“You don’t really have many friends, do you?” my boyfriend asks.
“That’s not true, I have lots of friends!” I protest.
“Internet friends don’t count,” he replies.
This was a common opinion fifteen years ago, when the general public was first becoming aware of the Internet. Back then, if you made friends online, you were considered very strange, or perhaps even antisocial. Even nowadays, a lot of people still believe that it is impossible to form any kind of lasting friendship with someone whom you’ve never met in person. Yet millions of people go online everyday to catch up with people across the world, people they may never get the chance to see in the flesh. Over time they get more familiar with each other, and form many of the same bonds as people who see each other on a regular basis. So is it fair to say that the people you associate with online don’t count as “real” friends?

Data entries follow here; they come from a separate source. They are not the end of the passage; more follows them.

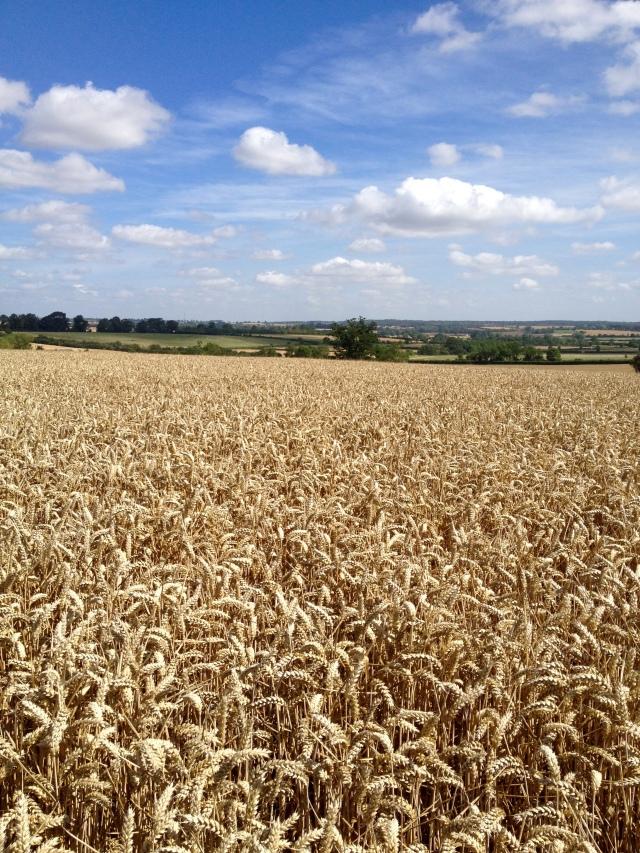 Wheat field Grafton Regis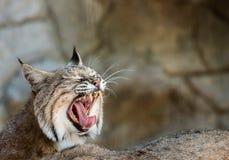 Τρυπημένη γάτα χασμουρητού στο τοπίο Στοκ φωτογραφίες με δικαίωμα ελεύθερης χρήσης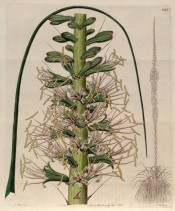 Figured is the whole plant with tall flower spike + details of flowers.  Botanical Register f.1145, 1828.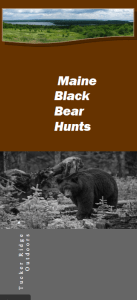TRO Bear Hunt Brochure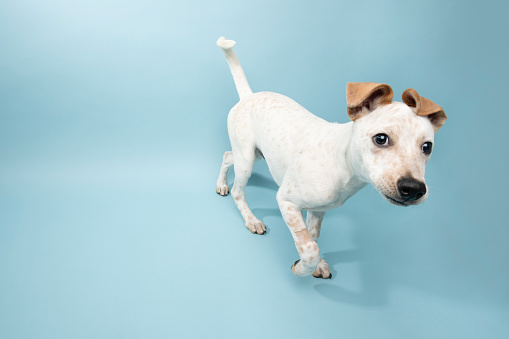 Mixed-Breed Dog「Rescue Animal - Cattle Dog mix puppy」:スマホ壁紙(3)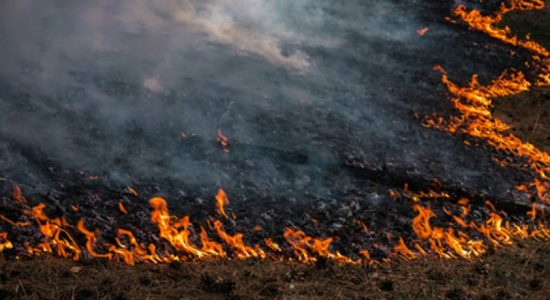 Man-made forest fires on the rise in Monaragala; Ella fire extinguished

There is an argument that in many ways, Internet friends have a chance to be closer than “normal” friends. There’s something about reducing a friendship to words that can help build very strong ties. There are no judgments on looks or personal quirks; there’s only the other person’s thoughts and ideas from which to form opinions. Far from being convoluted, it is actually a very pure and simple way to get to know someone from the inside out, and that can be a wonderful thing. For instance, I know a girl who meets her “real friends” every week for softball practice, but when I ask her questions about those people, it turns out she doesn’t know anything about who they really are. If you ask me how one of my Internet friends feels about a specific issue or current event, chances are we’ve talked about it before and I know the answer to that question. So which friendship is more real — seeing someone regularly and not really knowing them, or knowing someone without seeing them?
Some people still worry about the issue of trust online. After all, if all you have is someone’s words to go on, what stops them from lying? Well, nothing. But nothing stops your next-door neighbor from lying to you, either. Having people in close proximity does not automatically make them trustworthy. Some people can’t even trust their own spouses or families. If anything, I have found my online friends to be some of the kindest, most trustworthy people I’ve ever known. I even lent money to one of my online friends, knowing from context (after all, most of my other online friends knew her too, and could vouch) that she was good for it. She paid me back two days before she said she would. Never for one minute did I think or worry about it any more than I would have thought about a loan to a family member or friend up the road. Online friends are, after all, just people, and what does it matter if you meet those people on the Internet or on the street?
Today, the line between Internet friends and “real” friends is blurrier than ever. This is especially true for those who have moved away from their home towns. For example, I use social networking tools like Facebook to connect and keep in touch with people from back home whom I don’t get to see anymore. In essence, they have become Internet friends. Some of them I haven’t seen in so long that I feel I know more about them from the Internet than from our past time together.
Also, it’s becoming more common for a person’s Internet presence to coincide with their real life. It used to be that when you got online, you automatically made up a pen name and people everywhere got to know you through that. But these days people are starting to use their real names more and more, and they use their online presence as a way to enhance social networking that they fully intend to bring into the real world. People who use services like Twitter and MySpace often organize local meetings or even international conventions, where people who know each other from the web site can come to a central location and finally match a face to the name.
I think over time there has been and will continue to be an ever-changing shift in paradigm regarding the Internet and how it connects us. There is less of a difference now than there was ten years ago between in-person and online friends, and I think ten years from now the difference will be virtually negligible. The way we meet and learn about people is evolving, and it probably won’t be too much longer before “real” refers to anyone who is human rather than computer-generated! I, for one, cherish all of my friends, whether I meet up with them in a café or in a chat room. In this world where technology and the physical world cross over so frequently, the difference really doesn’t matter anymore.